# Problem
Your task is to copy every line below that contains the word "name".

*** Data records

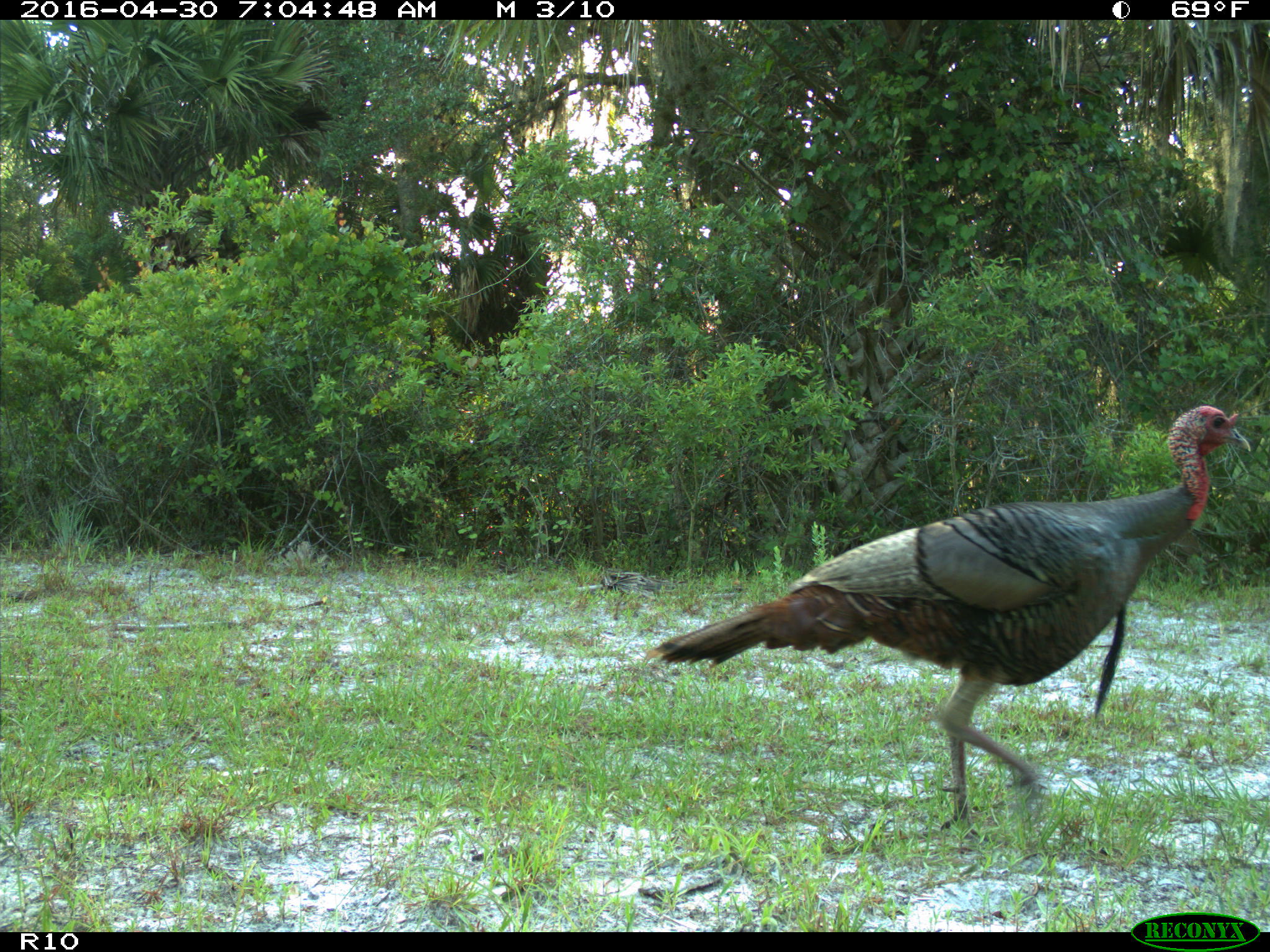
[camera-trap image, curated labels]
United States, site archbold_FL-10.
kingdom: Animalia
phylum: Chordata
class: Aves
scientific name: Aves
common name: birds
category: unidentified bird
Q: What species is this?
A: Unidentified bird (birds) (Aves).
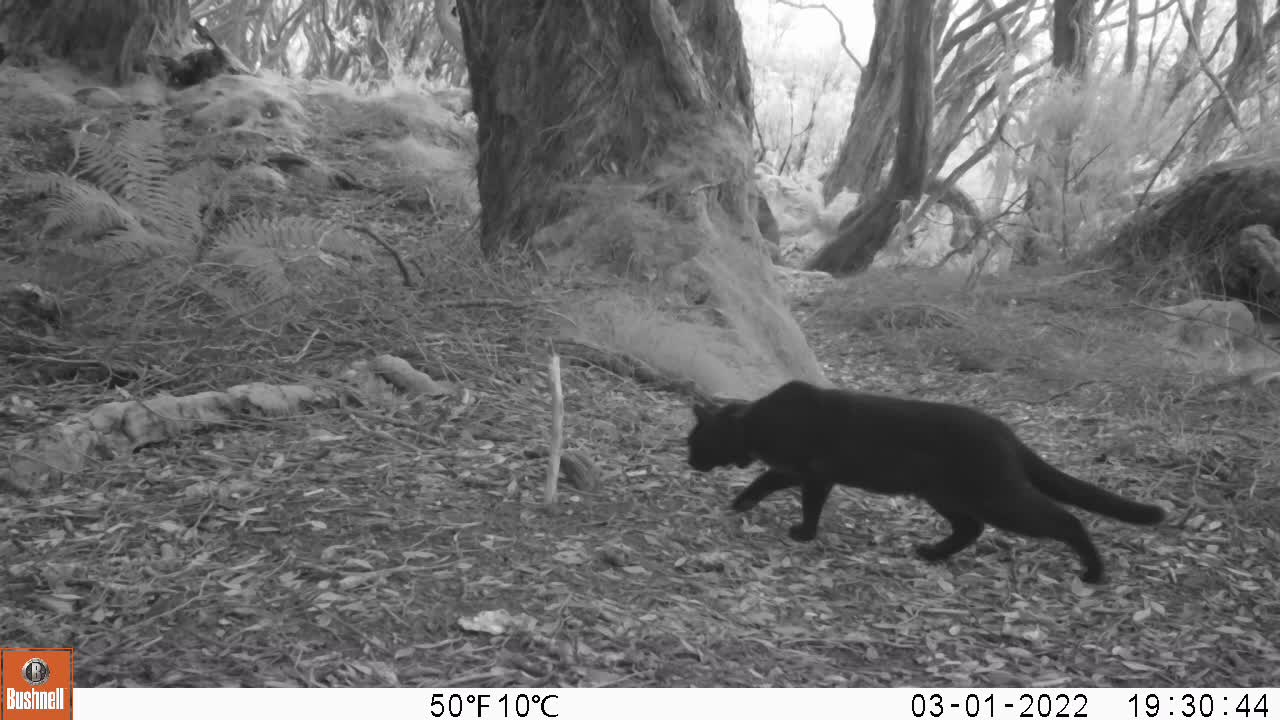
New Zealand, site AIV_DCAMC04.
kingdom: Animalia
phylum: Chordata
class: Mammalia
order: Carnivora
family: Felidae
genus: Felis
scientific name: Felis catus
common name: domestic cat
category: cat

******

# Completed exercise
scientific name: Aves
common name: birds
scientific name: Felis catus
common name: domestic cat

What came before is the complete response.